Blockchain to transform marine logistics
29 May 2017
Blockchain technology could save the marine industry trillions of dollars in processing fees and provide new trust in logistics, according to a report from Marsh.
It estimates the software platform for digital assets could save $US300 ($399.24) per container in labour and processing. For a ship carrying 18,000 containers, this translates to a saving of about $US5.4 million ($7.18 million).
A study by Danish transport and logistics company Maersk showed that on average about 30 people “touched” a product shipped by container, resulting in more than 200 separate transactions, each requiring a different set of documents.
Each human interaction via outdated computer systems, email, phone calls or faxes represents “a potential point of failure, vulnerable to illicit manipulation or simply human error”.
Blockchain would eliminate many of these logistics problems.
Each blockchain consists of records, or “blocks”, which reference and identify the previous block using a cryptographic function.
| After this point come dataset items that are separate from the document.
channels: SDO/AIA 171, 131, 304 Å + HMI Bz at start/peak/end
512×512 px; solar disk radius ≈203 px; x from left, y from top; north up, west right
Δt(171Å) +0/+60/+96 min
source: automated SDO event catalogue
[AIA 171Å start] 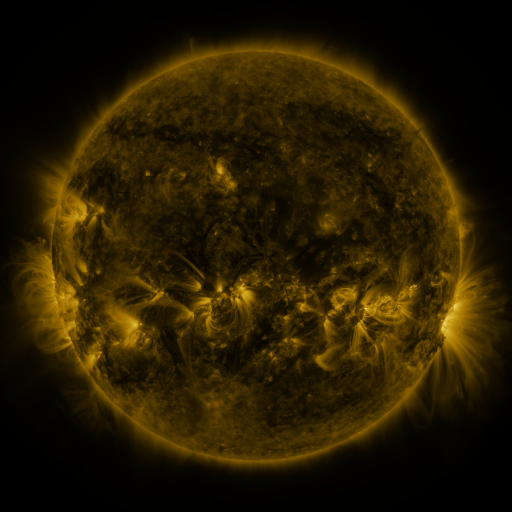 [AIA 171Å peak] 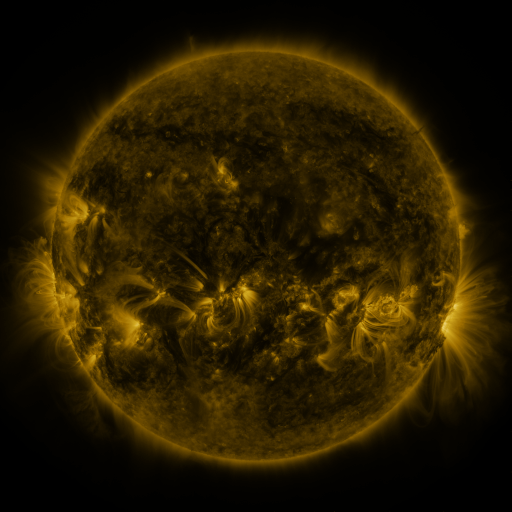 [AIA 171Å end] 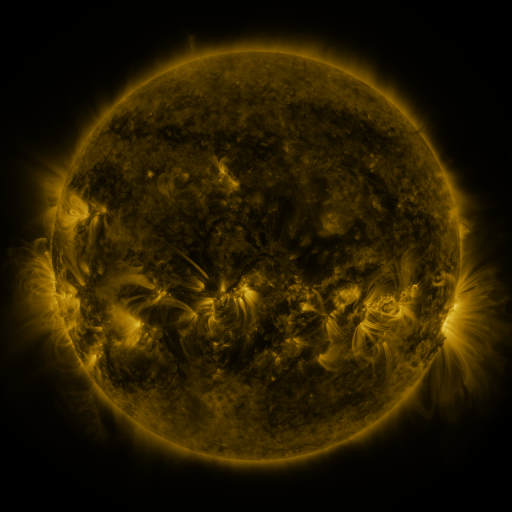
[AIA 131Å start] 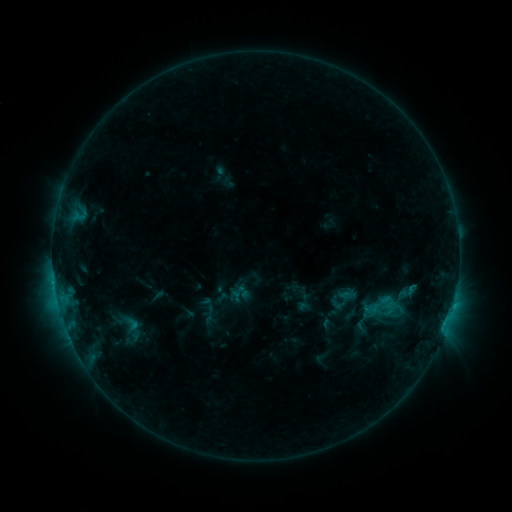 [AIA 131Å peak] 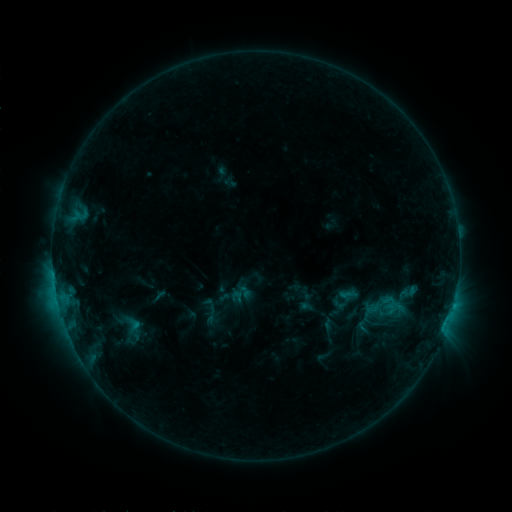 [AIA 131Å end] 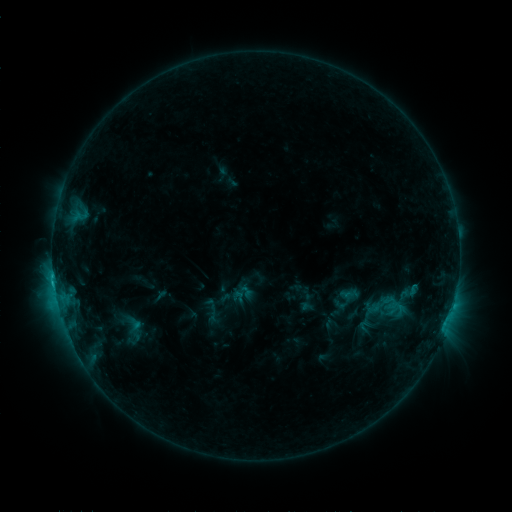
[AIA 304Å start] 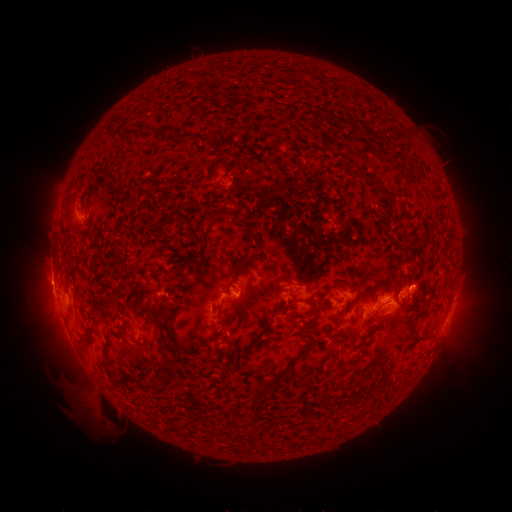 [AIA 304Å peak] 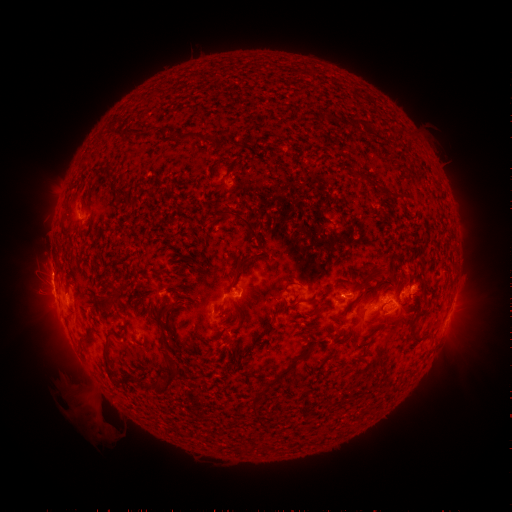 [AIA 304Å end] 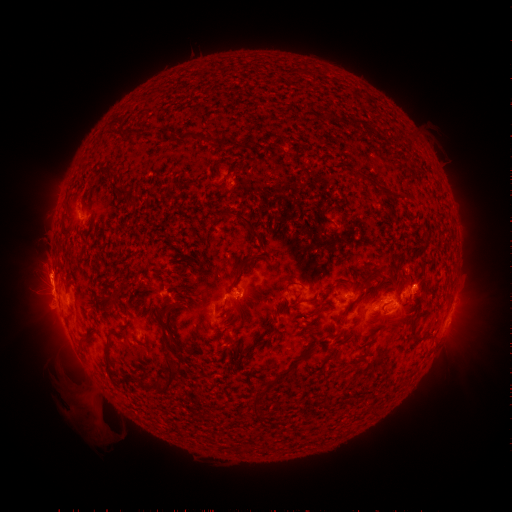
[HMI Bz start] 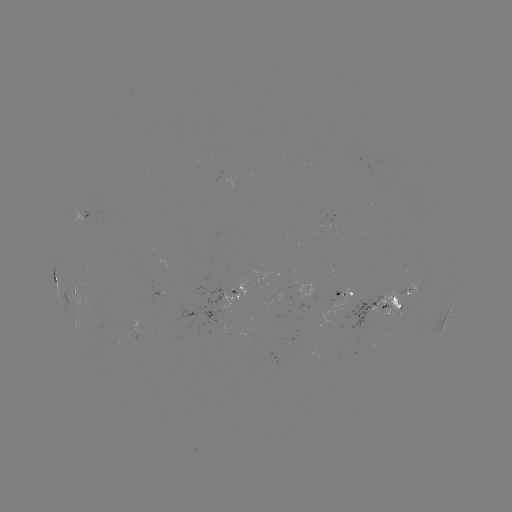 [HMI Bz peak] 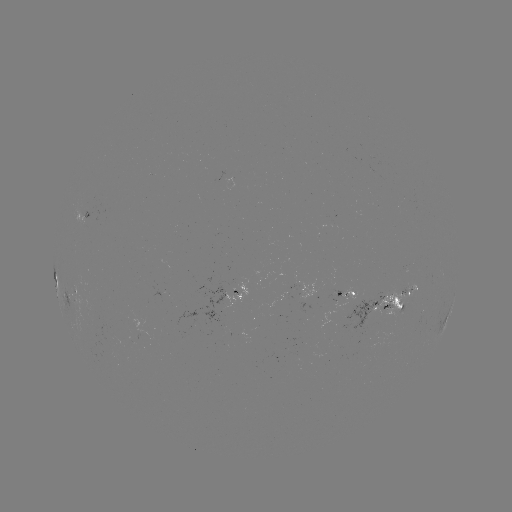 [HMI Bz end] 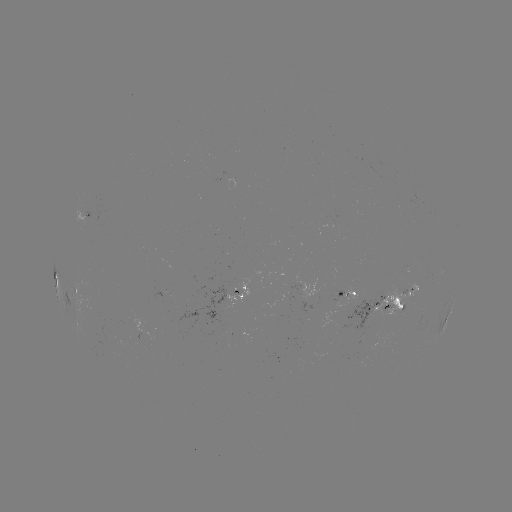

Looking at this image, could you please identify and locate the emerging-flux region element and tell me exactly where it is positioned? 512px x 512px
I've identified emerging-flux region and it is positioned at [329, 222].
This forms an unbroken, verifiable chain of custody, preserving old transactions forever and permanently adding new transactions to the ledger.
“The beauty of this process is it’s distributed, meaning it can live on multiple computers at the same time, accessible to anyone with an interest in that particular transaction,” Marsh says.
As well as eliminating costly processes, it will also create trust and partnership by providing a “single version of the truth” to all parties.
However, blockchain needs a system of governance, and consideration of its implications in very poor countries where automation would replace jobs, Marsh says.
The report also examines the risk of operating autonomous ships and the implications of cyber piracy, and reducing emissions and building “greener” fleets.